ロリー・マキロイの「RBCカナディアンオープン」での優勝には、大会期間中にギア変更を行う珍しい場面があった。そこでは、彼のバッグでのポジションをかけた2本の3Wによるバトルが繰り広げられたのであった。

彼はテーラーメイドのSIM Ti 3Wで「RBCカナディアンオープン」をスタートするも、セントジョージでの週末は、新しいステルスの3Wに変更した。そしてこのステルスは、「全米オープン」のザ・カントリークラブでもバッグに留まると、彼はGolfWRX.comに教えてくれた。

5月の「ウェルズファーゴ選手権」以降、マキロイは初めてテーラーメイドの新しいステルス フェアウェイウッドを実戦投入すると、その後は毎週新旧のオプションを携える形で、昔の恋人と新しい方との間を行ったり来たりしていた。

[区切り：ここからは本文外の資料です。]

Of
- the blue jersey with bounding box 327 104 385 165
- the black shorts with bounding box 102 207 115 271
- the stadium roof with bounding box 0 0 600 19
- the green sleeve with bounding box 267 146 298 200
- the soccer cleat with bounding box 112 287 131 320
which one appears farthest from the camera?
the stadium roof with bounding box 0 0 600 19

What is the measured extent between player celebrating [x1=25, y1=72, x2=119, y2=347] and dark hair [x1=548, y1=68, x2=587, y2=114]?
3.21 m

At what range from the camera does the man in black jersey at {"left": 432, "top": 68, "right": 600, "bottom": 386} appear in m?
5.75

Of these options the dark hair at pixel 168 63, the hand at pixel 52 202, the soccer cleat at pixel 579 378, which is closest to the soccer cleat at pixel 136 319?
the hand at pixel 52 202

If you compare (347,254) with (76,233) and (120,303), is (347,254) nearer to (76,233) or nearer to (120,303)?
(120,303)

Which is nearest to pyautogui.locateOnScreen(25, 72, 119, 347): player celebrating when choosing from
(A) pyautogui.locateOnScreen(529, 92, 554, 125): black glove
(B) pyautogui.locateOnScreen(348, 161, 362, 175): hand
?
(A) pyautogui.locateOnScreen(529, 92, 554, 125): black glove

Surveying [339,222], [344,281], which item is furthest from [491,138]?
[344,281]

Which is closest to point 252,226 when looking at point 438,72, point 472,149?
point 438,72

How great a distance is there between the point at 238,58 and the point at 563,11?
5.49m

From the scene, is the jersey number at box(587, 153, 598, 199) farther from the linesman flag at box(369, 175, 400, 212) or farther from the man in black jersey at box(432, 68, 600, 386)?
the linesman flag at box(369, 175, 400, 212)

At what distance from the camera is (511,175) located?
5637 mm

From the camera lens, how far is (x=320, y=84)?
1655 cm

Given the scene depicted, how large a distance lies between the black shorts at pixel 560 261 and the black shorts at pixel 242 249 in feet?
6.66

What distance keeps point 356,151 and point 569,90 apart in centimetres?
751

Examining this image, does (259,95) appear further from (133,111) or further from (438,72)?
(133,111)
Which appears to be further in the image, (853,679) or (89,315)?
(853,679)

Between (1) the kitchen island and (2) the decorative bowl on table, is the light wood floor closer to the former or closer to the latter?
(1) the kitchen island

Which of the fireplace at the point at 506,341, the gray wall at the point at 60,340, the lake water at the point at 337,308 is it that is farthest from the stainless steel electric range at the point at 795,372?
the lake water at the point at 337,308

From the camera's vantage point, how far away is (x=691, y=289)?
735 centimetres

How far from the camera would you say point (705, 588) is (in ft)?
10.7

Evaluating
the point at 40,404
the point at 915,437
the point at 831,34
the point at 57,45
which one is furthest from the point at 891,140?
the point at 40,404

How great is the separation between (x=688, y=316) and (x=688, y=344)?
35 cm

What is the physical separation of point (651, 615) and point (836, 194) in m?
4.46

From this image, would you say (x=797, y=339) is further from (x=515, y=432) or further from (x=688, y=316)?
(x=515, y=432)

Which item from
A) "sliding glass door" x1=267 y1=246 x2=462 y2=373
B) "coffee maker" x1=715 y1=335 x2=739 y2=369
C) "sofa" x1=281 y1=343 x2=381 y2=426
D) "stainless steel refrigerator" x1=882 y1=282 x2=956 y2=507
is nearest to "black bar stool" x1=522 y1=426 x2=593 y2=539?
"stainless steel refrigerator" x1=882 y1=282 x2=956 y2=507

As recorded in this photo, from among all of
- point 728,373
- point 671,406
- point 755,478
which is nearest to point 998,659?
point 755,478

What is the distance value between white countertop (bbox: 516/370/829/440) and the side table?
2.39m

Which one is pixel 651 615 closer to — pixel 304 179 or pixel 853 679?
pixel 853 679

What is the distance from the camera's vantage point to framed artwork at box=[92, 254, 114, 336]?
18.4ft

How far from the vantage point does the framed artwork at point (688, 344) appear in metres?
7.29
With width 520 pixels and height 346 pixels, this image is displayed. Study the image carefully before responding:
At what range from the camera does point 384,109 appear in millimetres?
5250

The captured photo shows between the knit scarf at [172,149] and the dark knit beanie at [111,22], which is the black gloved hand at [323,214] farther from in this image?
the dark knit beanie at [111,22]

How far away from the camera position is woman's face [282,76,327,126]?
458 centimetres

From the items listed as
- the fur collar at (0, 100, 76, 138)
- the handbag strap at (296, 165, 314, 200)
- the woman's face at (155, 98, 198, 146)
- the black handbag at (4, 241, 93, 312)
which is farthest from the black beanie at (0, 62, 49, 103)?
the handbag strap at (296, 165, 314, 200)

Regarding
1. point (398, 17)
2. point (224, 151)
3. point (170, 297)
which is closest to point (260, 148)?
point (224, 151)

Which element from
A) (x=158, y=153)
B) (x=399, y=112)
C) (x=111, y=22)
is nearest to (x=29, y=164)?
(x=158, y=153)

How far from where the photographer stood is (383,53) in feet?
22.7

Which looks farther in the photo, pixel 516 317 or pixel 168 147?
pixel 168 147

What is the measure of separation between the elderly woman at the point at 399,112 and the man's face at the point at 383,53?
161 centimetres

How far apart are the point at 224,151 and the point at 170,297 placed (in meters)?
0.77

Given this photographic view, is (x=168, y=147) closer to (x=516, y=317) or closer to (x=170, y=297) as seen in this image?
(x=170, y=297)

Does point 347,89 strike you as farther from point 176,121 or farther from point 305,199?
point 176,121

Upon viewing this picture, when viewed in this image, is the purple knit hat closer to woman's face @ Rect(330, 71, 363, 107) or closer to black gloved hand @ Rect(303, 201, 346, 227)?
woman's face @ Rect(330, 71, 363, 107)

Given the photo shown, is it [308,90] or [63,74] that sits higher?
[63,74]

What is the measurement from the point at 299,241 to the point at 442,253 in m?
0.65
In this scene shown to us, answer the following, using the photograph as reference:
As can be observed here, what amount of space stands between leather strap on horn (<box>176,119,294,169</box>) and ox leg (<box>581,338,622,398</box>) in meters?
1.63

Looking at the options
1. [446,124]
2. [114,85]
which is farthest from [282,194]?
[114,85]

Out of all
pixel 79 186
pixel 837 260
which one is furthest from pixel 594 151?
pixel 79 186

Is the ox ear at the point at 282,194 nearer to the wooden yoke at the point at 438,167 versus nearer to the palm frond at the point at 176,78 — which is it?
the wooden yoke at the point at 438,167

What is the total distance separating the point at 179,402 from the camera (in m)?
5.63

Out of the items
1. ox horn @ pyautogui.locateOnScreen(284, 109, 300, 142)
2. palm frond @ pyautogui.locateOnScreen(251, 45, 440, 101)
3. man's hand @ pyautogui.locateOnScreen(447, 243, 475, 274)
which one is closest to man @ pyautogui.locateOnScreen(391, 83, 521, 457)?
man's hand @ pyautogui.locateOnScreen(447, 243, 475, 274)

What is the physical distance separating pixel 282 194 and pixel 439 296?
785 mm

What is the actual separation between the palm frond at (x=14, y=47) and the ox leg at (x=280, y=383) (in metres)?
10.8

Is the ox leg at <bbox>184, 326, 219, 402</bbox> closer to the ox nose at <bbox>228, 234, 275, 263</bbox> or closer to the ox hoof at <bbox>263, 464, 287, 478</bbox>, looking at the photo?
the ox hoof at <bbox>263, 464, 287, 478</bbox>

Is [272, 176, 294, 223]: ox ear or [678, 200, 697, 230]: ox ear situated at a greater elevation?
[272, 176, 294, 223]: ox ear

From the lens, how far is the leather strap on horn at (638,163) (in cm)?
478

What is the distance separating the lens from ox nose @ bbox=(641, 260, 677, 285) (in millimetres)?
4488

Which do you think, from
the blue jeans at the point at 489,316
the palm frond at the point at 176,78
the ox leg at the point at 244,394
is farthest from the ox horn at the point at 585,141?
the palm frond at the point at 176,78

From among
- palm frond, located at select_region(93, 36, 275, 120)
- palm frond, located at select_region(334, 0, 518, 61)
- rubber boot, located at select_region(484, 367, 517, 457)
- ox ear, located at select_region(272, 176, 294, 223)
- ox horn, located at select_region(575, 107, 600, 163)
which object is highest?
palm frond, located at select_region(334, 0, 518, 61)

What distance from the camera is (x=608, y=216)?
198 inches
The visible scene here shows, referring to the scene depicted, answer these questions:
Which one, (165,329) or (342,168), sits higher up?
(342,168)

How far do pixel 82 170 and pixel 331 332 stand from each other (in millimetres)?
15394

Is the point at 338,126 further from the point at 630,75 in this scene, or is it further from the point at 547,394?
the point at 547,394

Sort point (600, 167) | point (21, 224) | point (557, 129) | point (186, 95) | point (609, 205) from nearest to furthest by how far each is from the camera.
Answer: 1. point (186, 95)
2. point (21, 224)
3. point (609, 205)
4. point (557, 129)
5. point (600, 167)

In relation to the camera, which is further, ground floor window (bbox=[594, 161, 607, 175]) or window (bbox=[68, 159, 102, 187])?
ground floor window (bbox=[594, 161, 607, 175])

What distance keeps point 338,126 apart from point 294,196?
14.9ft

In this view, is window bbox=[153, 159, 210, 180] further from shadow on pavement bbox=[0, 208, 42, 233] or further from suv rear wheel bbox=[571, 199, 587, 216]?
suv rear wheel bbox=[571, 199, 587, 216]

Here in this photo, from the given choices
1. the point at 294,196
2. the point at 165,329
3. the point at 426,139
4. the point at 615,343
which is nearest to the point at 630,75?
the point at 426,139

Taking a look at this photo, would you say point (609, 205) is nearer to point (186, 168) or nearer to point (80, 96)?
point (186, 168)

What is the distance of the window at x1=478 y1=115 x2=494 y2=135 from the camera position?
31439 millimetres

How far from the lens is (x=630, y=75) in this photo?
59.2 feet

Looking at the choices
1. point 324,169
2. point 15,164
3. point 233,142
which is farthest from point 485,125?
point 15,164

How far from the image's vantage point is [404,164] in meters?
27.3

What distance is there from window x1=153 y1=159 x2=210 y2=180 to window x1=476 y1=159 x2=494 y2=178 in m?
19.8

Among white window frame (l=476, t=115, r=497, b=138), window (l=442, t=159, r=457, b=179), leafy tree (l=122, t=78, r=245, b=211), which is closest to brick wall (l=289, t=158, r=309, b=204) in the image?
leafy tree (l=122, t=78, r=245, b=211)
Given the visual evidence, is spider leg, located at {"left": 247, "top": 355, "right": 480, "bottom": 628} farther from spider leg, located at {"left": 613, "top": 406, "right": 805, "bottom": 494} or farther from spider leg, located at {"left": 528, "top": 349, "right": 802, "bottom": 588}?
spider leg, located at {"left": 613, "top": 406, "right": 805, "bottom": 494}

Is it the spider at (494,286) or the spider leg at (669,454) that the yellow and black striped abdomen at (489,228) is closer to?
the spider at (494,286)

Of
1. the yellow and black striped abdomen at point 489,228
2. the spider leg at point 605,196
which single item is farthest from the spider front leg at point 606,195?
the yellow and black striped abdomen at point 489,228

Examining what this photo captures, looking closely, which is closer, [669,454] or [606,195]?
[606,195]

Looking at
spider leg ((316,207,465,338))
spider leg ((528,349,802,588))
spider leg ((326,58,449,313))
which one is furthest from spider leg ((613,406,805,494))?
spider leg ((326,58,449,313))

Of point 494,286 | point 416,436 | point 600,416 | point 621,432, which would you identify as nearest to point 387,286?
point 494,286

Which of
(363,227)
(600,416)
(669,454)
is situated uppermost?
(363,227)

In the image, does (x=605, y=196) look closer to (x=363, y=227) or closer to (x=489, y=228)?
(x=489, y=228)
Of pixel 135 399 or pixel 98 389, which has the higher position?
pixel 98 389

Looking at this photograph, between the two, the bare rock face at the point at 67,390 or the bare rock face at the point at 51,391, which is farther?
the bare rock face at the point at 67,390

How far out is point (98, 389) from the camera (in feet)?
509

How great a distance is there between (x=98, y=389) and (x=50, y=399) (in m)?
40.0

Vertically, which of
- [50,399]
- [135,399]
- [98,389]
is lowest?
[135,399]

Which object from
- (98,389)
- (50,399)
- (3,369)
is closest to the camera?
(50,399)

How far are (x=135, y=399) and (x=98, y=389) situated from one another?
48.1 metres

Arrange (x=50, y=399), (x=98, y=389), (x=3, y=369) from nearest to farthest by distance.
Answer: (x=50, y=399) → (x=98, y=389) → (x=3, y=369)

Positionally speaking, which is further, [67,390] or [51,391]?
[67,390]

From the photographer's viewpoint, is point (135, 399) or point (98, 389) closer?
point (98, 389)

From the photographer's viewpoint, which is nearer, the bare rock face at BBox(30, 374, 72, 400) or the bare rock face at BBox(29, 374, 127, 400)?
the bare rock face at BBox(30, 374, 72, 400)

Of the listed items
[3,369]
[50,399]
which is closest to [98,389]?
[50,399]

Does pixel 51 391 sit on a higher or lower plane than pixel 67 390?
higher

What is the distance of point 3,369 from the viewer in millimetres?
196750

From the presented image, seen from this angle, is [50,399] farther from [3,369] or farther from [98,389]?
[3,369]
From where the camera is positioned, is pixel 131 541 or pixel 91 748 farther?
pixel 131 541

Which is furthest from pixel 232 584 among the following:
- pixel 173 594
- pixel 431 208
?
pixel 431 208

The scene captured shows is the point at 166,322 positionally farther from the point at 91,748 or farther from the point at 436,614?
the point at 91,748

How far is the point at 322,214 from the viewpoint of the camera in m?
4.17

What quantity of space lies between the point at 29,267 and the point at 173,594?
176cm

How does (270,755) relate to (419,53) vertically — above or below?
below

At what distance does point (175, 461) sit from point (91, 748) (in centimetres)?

「(カナダでは)SIMを使ったけど、先週はそんなにあのクラブでは打たなかった」とマキロイ。「正直、先週はそこまで3Wが必要ではなかった。ヤーデージの関係でね。SIMはどちらかというと、2Wみたいなものなんだ。スピン量が少なく、かなり飛ぶんだよ。あのクラブを使うと、300yd越えのキャリーになる。先週はあまり使用する機会がなかった。5Wかアイアンでかなり手前に刻むか、1Wで打つかのどちらかだったんだ。ただ、週によっては、メモリアルみたいに、ティショットで310yd打つのがちょうどいい時もある。そういう週にはSIMが向いているんだ。そして今週は先週と少し似ている。5Wでかなり手前に刻むか、1Wで打つかの2択だね。だから、あのクラブは必要ない」

おさらいしておくと、テーラーメイドのSIM Ti(チタニウム)フェアウェイウッドは2020年2月に一般発売されており、マキロイはそれ以来、この3Wを断続的に使い続けている。一方、テーラーメイド ステルス フェアウェイウッドは2022年1月の発売だ。

しかし、これは“新旧対決”のジレンマとはかけ離れた話というわけ。2011年の「全米オープン」王者であるマキロイは、この2本のオプションを異なる目的で使い分けており、それぞれ飛距離も異なるのである。コース設定と彼の攻めるプランにもとづいて、競技が始まるまでに、彼はこの2本のオプションから1本を選ぶ。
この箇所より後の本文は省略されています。